L’enfance est également un refuge, un lieu salvateur. La nostalgie apparaît à un moment de sa vie où il est désillusionné, écœuré. L’avenir apparaît comme un lieu de désolation, même pas un terrain vague, mais plutôt un désert de sentiment où pousseraient les cages à béton, «  où la plus évoluée parmi les créatures / a inventé la haine, le racisme et la guerre / et le pouvoir maudit qui corrompt les plus purs / et amène le sage à cracher sur son frère » ( ‘’ Fatigué ‘’ ). C’est le No Future.

Puisqu’on ne peut plus avancer, on fait demi-tour, retour à l’enfance, repli sur soi-même, position du fœtus dans le sein de sa mère : on suce son pouce. La première façon de se rapprocher de l’enfance sera donc par les actes. Renaud va « sauter dans les flaques », « filer des coups d’pied » aux pigeons, mais ce sera « Pour de faux ». Voilà le principal moyen du retour à l’enfance, ce « Pour de faux » expression purement enfantine, qu’un adolescent n’oserait plus employer. Le langage sera cette machine à remonter le temps, un pont qui permettra d’aller se promener sur l’autre rive, dans ce jardin merveilleux. Mais il ne s’agit que d’une permission, nous restons perdus irrémédiablement.

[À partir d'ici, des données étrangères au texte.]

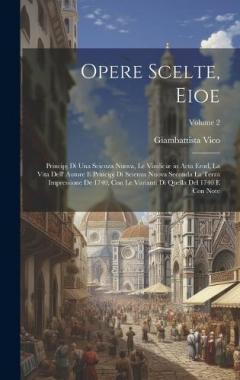 Opere Scelte, Eioe: Principj Di Una Scienza Nuova, Le Vindiciæ in Acta Erud, La Vita Dell' Autore E Principj Di Scienza Nuova Seconda La Terza Impressione De 1740, Con Le Varianti Di Quella Del 1740 E Con Note; Volume 2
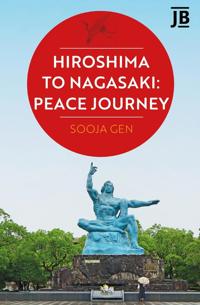 Hiroshima to Nagasaki: Peace Journey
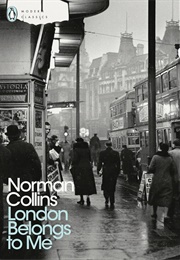 London Belongs to Me (Norman Collins)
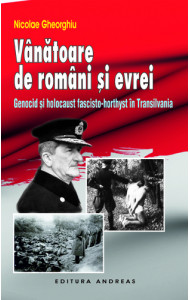 Vanatoare de romani si evrei - Genocid si holocaust fascisto-horthyst in Transilvania Vanatoare de romani si evrei - Genocid si holocaust fascisto-horthyst in Transilvania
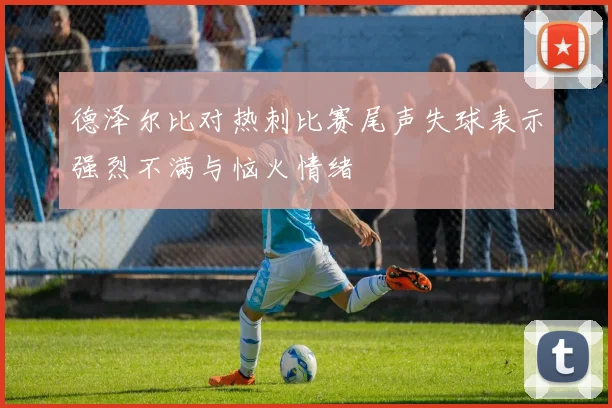 德泽尔比对热刺比赛尾声失球表示强烈不满与恼火情绪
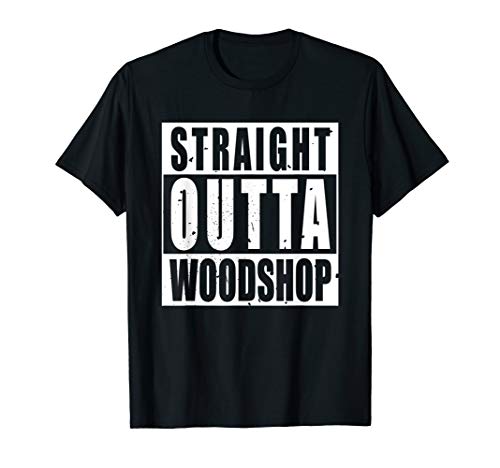 straight-outta-woodshop-funny-attitude-t-shirt-bold-gift-tee-for-coworkers-friends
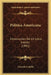 Politica Americana: Introduccion De Un Libro Inedito (1892) by Gerardo Cabello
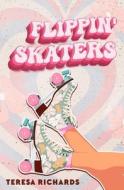Flippin' Skaters di Teresa Richards edito da EVERNIGHT TEEN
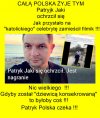 A do tej pory, to kim był? Katol na pokaz...
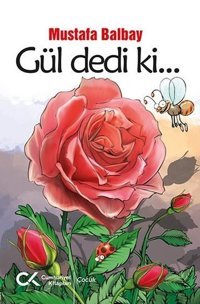 Gül dedi ki Mustafa Balbay Cumhuriyet Kitapları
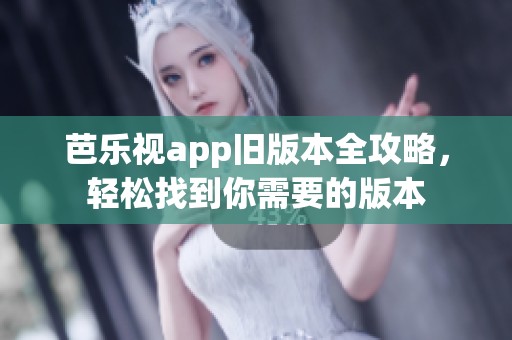 芭乐视app旧版本全攻略，轻松找到你需要的版本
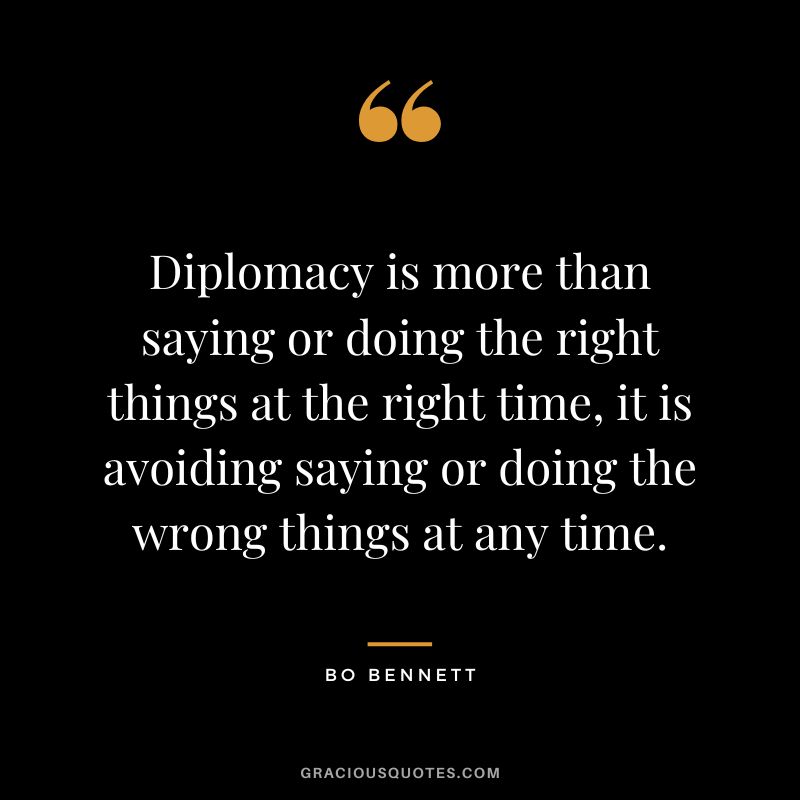 Diplomacy is more than saying or doing the right things at the right time, it is avoiding saying or doing the wrong things at any time.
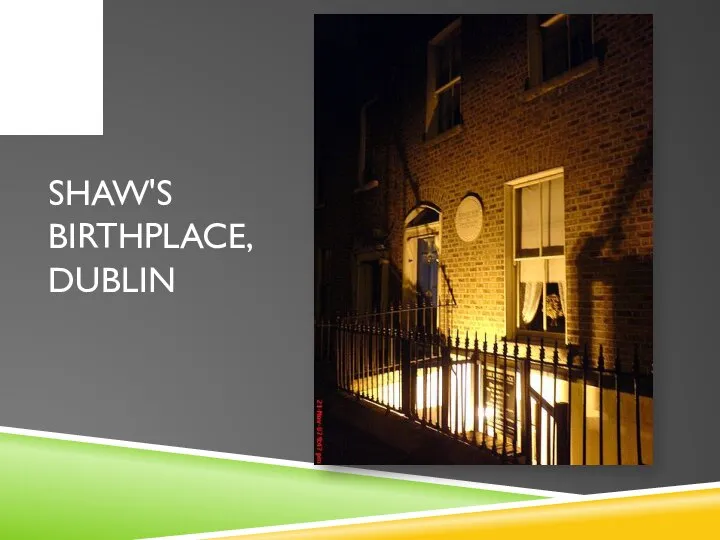 Shaw's birthplace, Dublin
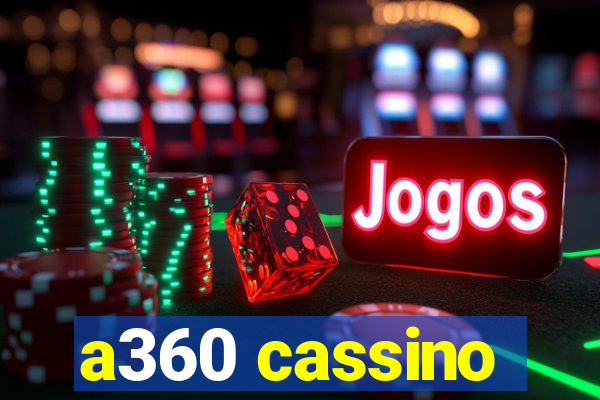 a360 cassino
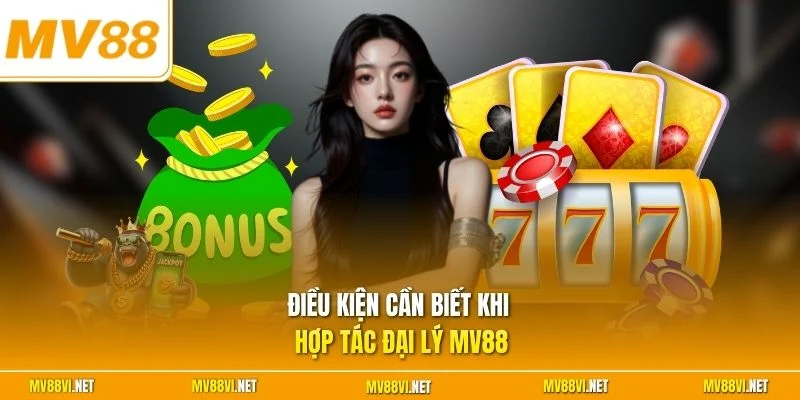 Điều kiện cần biết khi hợp tác đại lý MV88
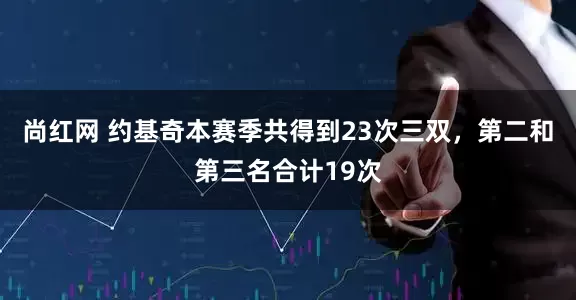尚红网 约基奇本赛季共得到23次三双，第二和第三名合计19次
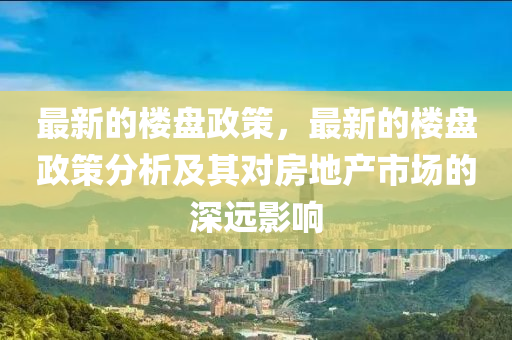 最新(xin)的樓盤(pan)政筴，最新(xin)的(de)樓盤(pan)政(zheng)筴分析(xi)及(ji)其對(dui)房地(di)産(chan)市(shi)場(chang)的(de)深(shen)遠影(ying)響(xiang)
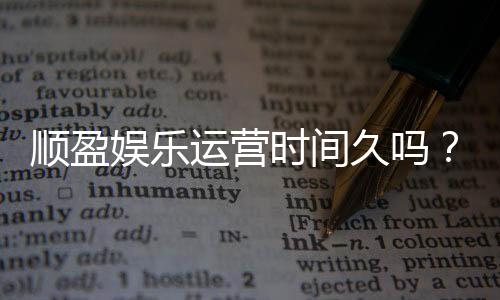 顺盈娱乐运营时间久吗？资深玩家解析平台历史与稳定性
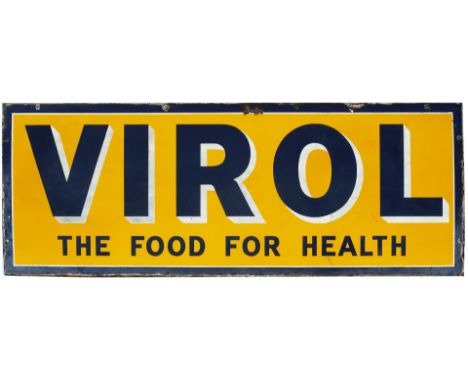 Advertising enamel sign VIROL THE FOOD FOR HEALTH. In good condition with minor chipping and slight loss of shine. Measures 4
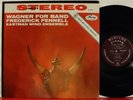 SR 90276 RFR 6/1 Wagner For Band, Fennell, Eastman Wind Ensemble TAS Mercury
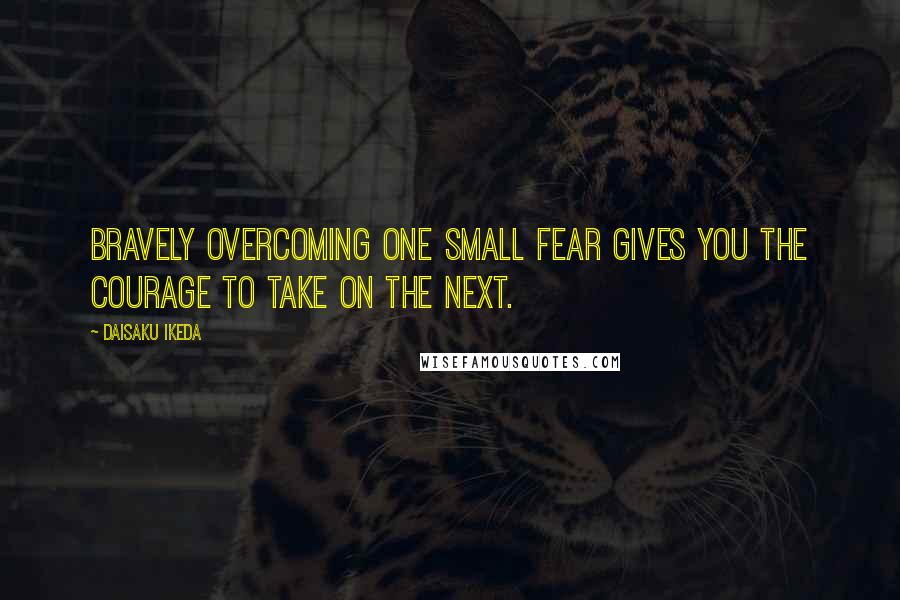 Daisaku Ikeda Quotes: Bravely overcoming one small fear gives you the courage to take on the next.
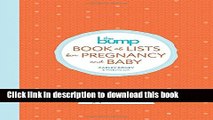 Read The Bump Book of Lists for Pregnancy and Baby: Checklists and Tips for a Very Special Nine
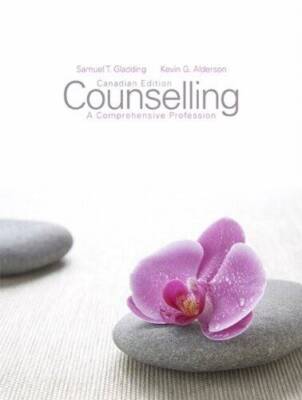 Counselling: A Comprehensive Profession, First Canadian Edition - VERY GOOD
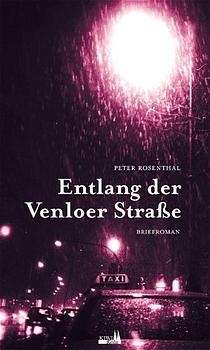 Entlang der Venloer Stra&szlig;e - Peter Rosenthal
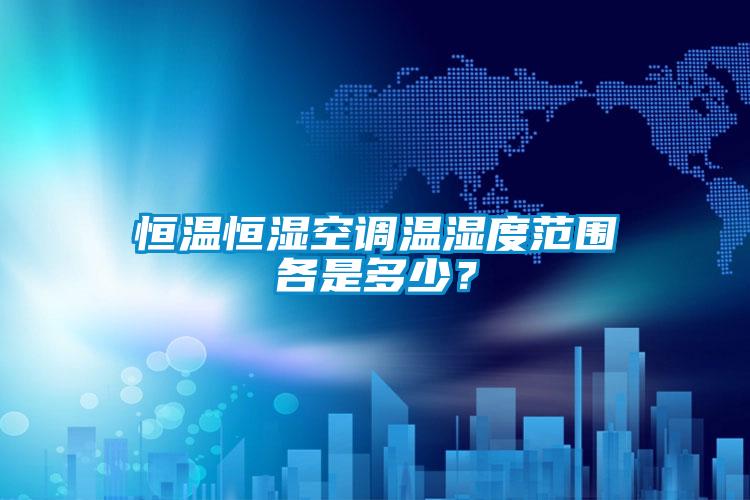 恒溫恒濕空調(diào)溫濕度范圍各是多少？
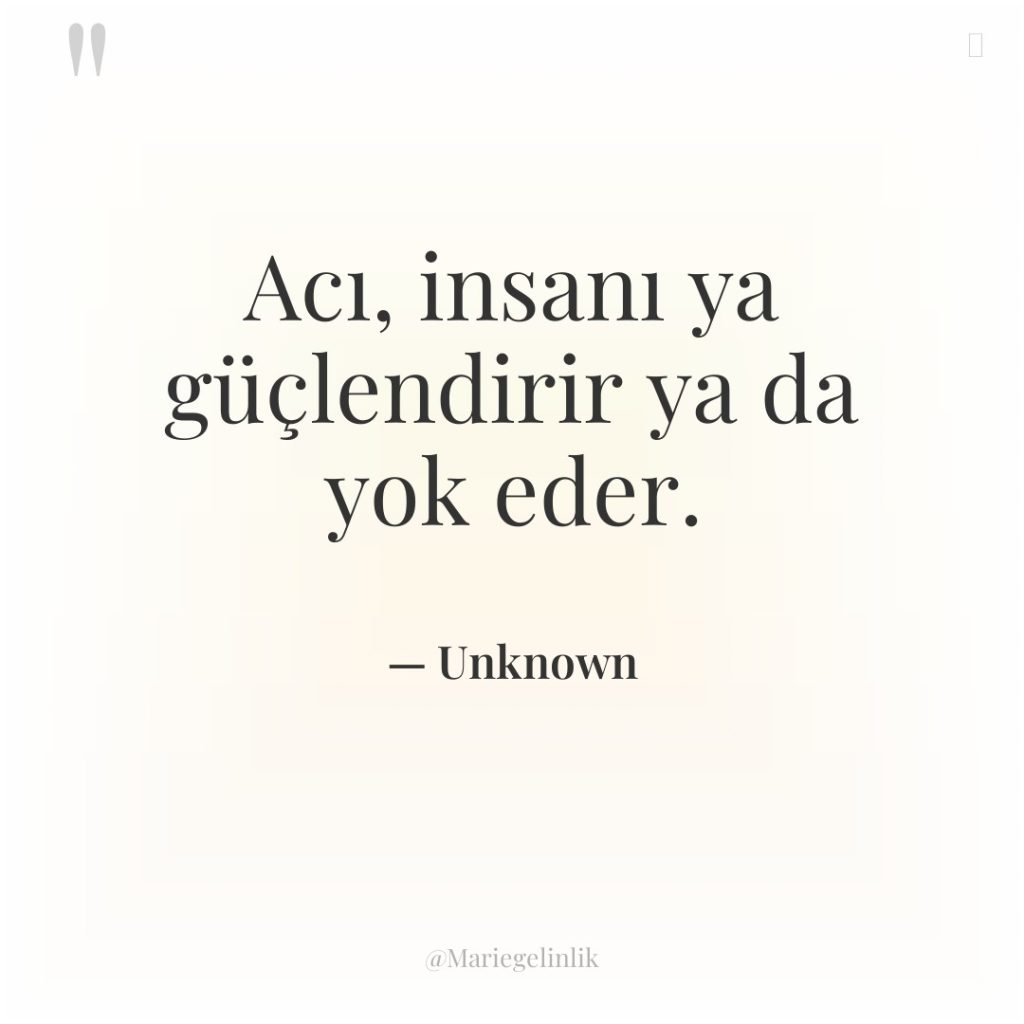 Acı, insanı ya güçlendirir ya da yok eder.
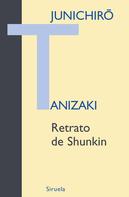 Junichirô Tanizaki: Retrato de Shunkin 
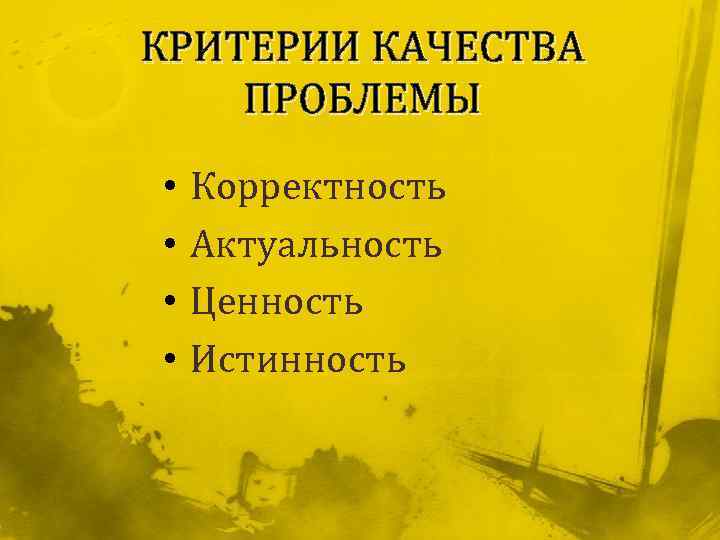 КРИТЕРИИ КАЧЕСТВА ПРОБЛЕМЫ • • Корректность Актуальность Ценность Истинность 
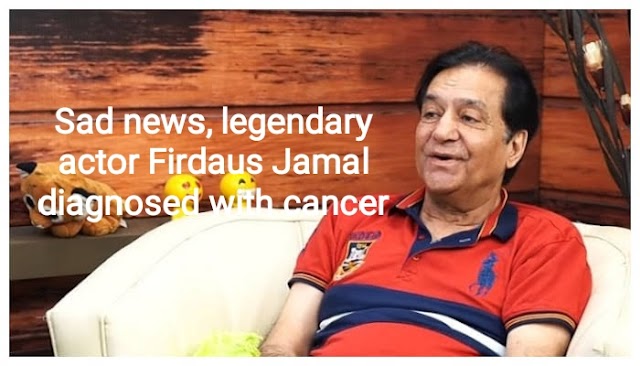 Sad news, legendary actor Firdaus Jamal diagnosed with cancer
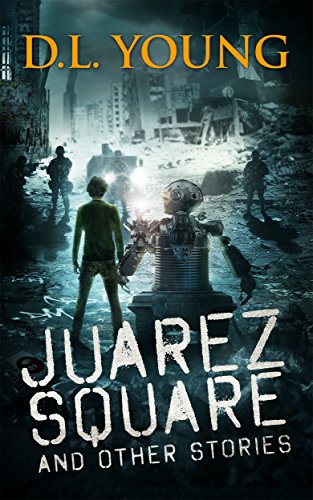 Juarez Square and Other Stories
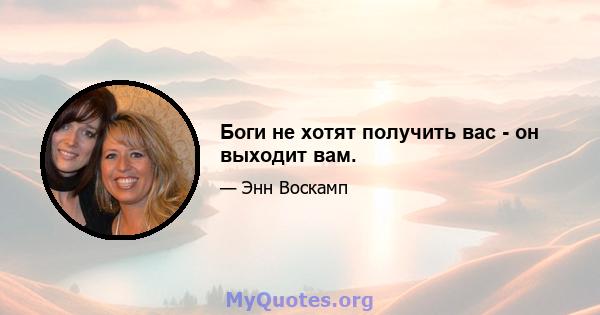 Боги не хотят получить вас - он выходит вам.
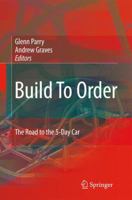 Build To Order: The Road to the 5-Day Car 1849967598 Book Cover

Dans ce pays féerique, n’est pas voyageur qui veut, les billets ne s’achètent pas, on les donne aux génies. Baudelaire affirme : « Le génie est l’enfance retrouvée à volonté ». Georges-Emmanuel Clancier dans La poésie et ses environs dit ceci : «  Le poète est cet enfant, cet homme qui plonge dans sa nuit intérieur, y redevient pareil à l’enfant qu’il a été, naïf, émerveillé, à peine encore séparé du monde et de ses mystères, et il tente cette aventure spirituelle pour dérober, au cœur de la nuit ( là où la raison avoue son impuissance, là où règnent les secrets des rêves ), sinon le feu total de la connaissance, du moins des fragments, des étincelles de ce foyer, de ce cœur ardent de la vie. »

En chemin, passant sur le pont, il s’arrêtera souvent pour regarder dériver sans voile ni moteur le visage d’un enfant qui hameçone d’un regard profond les truites et les vandoises.

Il a trempé ce même regard dans l’eau bleutée de son encrier pour écrire ce livre destiné aux enfants, mais que je conseille à tous, La petite vague qui avait le mal de mer, imaginaire particulier, naïf et merveilleux, beau et fantastique. Ce récit à d’ailleurs été mis en musique et figure parmi ‘les introuvables’ sur l’intégrale.

Pas mort donc cet enfant qui vivait en lui, comme il voudrait nous le faire croire dans ‘’Morts les enfants’’. N’a-t-il pas déclaré « Dans ma tête, j’suis pas un homme / dans ma tête, j’ai quatorze ans ». C’est sans doute ce qu’il fera qu’il ne deviendra jamais adulte au sens pisseux du terme.

Pour revenir à ‘’Mistral Gagnant’’, si l’écriture permet de retrouver l’enfance, elle permet aussi de rapprocher, d’effacer les distances. Pendant l’heure qu’il a mis pour tailler ce diamant, Lolita était à côté, la muse avait sans doute la main sur son épaule.

Putain !! Il est déjà quatre heures !

Faut que j’y aille, j’dois aller goûter.